Renormalization corrections in heavy colored scalar effective field theory

Citation

Sharma, Murali (1993) Renormalization corrections in heavy colored scalar effective field theory. Dissertation (Ph.D.), California Institute of Technology. doi:10.7907/k333-2a97. https://resolver.caltech.edu/CaltechTHESIS:01082013-134838904

Abstract

Recently, QCD processes involving a heavy quark at energ1es much smaller than its mass have been examined in an effective field theory approach. In this 'heavy quark theory', the mass of the quark is taken to infinity while its four velocity is held fixed. The effective theory has a large set of symmetries because of the decoupling of the flavor (when the kinematic dependence on masses is removed) and spin of the heavy quark from its interactions with the light degrees of freedom . As a consequence, several matrix elements of the theory are determined in terms of a single function, the Isgur-Wise function. Being nonperturbative in character, this function is not fully calculable. However, it has a calculable logarithmic dependence on the masses of the heavy particles, arising from QCD effects in the full theory.

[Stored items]
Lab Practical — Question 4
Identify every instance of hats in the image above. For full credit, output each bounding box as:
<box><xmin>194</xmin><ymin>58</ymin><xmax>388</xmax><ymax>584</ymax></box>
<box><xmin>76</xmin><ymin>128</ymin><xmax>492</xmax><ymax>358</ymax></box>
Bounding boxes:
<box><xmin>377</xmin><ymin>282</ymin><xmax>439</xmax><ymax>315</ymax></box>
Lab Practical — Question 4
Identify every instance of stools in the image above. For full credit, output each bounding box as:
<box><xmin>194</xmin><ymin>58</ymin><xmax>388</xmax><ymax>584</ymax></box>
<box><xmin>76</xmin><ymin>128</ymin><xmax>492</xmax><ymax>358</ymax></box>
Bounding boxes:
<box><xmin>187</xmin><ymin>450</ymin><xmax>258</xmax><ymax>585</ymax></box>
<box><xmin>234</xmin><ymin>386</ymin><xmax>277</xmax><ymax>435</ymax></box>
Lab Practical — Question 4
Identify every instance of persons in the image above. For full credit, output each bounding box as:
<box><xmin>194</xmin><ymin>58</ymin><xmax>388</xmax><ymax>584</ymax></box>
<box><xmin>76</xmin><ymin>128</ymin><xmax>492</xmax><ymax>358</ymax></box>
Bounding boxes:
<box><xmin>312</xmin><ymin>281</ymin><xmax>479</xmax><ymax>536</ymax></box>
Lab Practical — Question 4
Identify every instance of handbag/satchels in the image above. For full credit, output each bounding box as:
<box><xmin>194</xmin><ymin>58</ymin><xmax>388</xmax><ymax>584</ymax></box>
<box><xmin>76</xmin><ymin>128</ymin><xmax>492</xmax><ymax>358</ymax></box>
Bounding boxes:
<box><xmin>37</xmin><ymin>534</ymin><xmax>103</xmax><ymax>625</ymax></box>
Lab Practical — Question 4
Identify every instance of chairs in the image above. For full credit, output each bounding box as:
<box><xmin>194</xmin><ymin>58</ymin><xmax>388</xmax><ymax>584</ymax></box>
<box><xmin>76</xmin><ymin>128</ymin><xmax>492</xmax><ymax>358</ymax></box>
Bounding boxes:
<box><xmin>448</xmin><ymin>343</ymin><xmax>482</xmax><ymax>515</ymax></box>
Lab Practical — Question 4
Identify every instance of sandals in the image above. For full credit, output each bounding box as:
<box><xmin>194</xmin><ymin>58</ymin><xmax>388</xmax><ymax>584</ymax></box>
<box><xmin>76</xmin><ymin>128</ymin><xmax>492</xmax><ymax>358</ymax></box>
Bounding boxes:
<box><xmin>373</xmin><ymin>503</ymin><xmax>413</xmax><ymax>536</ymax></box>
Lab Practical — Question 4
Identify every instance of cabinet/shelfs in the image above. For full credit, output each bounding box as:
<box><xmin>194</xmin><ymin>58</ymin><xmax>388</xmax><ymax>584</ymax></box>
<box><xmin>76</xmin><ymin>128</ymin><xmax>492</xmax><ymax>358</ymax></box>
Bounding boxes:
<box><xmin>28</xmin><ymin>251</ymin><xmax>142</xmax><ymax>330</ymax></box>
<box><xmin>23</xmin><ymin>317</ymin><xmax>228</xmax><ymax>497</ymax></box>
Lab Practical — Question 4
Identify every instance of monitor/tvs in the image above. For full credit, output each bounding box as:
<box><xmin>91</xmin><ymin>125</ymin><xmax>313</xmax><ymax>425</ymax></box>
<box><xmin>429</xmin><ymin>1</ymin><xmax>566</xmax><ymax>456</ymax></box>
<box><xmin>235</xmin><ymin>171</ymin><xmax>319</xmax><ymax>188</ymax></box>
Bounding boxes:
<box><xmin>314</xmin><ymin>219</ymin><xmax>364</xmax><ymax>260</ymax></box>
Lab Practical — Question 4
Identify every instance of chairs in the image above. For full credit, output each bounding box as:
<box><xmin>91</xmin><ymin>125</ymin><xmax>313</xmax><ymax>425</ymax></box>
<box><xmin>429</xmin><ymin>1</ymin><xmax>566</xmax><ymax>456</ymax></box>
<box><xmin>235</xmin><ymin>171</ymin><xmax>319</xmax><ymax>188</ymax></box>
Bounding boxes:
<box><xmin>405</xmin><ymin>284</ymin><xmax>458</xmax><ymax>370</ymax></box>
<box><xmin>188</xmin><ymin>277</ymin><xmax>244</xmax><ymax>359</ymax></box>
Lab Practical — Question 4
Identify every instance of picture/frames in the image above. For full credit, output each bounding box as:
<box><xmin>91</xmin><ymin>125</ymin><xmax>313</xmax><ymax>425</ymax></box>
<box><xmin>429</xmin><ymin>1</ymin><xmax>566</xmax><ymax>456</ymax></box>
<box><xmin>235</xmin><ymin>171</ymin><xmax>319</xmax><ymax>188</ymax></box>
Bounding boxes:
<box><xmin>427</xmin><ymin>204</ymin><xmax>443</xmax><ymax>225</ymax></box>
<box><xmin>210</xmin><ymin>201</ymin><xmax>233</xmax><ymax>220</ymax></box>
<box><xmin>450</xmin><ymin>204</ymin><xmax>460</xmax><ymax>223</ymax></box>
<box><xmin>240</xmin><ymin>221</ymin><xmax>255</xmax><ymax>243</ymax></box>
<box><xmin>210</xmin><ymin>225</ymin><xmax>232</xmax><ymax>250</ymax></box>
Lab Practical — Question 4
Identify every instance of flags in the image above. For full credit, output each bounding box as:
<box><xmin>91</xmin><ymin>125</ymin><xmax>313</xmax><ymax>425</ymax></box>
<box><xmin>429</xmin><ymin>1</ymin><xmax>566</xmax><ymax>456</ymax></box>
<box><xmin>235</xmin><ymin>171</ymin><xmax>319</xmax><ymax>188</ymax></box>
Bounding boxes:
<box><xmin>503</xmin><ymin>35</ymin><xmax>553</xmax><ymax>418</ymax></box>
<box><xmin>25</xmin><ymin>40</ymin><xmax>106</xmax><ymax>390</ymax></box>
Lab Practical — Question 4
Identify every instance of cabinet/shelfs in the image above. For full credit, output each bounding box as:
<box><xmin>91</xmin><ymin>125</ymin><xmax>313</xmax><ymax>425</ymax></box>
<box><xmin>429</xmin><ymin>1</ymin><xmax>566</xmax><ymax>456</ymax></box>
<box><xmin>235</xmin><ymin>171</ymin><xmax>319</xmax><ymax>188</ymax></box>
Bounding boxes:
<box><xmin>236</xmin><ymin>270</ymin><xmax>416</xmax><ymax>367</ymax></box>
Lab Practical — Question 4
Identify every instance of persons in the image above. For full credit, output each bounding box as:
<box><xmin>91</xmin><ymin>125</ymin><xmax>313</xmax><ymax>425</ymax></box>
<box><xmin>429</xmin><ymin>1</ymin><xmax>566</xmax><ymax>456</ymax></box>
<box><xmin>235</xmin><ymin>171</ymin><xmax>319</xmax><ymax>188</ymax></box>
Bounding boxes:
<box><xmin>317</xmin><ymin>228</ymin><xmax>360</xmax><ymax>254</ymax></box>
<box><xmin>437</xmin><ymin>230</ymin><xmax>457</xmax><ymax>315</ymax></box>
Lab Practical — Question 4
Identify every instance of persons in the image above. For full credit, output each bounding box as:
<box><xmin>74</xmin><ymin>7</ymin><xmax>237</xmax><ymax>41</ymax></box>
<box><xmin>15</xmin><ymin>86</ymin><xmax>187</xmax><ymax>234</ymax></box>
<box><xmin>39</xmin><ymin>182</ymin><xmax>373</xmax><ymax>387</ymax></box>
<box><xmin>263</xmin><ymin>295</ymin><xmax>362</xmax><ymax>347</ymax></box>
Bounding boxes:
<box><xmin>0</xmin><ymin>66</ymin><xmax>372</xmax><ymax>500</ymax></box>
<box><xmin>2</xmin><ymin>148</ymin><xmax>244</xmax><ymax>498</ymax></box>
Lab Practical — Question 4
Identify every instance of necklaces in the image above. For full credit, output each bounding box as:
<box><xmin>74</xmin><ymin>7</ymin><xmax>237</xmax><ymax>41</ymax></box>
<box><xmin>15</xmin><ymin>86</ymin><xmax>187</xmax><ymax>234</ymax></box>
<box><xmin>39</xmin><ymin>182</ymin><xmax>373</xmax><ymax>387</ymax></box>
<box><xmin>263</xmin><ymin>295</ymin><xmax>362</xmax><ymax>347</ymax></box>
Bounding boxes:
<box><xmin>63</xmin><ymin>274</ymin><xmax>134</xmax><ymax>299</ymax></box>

◆ **Given exercise 1**
Using the abstract on heavy colored scalar effective field theory, decide whether each statement agrees with it: (a) In the heavy quark theory, the quark's mass goes to infinity while its four velocity stays fixed. (b) The Isgur-Wise function can be fully calculated. (c) The logarithmic dependence on the heavy masses comes from QCD effects in the effective theory. For each, answer yes or no and quote the words of the abstract that decide it.
◆ **Given exercise 2**
Extend the abstract on heavy colored scalar effective field theory, picking up after its final sentence.

◆ **Output 1**
(a) Yes: "the mass of the quark is taken to infinity while its four velocity is held fixed"
(b) No: "Being nonperturbative in character, this function is not fully calculable."
(c) No: "arising from QCD effects in the full theory"

◆ **Output 2**
Some extensions of the standard model contain heavy color triplet scalars. It is instructive therefore to consider the analogous effective field theory for scalars. In processes where pair production does not occur, the statistics of the heavy particles are irrelevant, and their interactions are identical with those of quarks. Thus there is a 'superflavor symmetry' that interchanges quarks and scalars, and a flavor symmetry between scalars. Again, these symmetries determine several matrix elements involving scalars up to the same Isgur-Wise function. In this thesis, the logarithmic mass dependence of the operators ϕ_2^†ϕ_1, ϕ_2^† (ὶð^µ ϕ_1), and (ὶð^µ ϕ_2) ^† ϕ_1 is calculated. The latter two operators mix under renormalization.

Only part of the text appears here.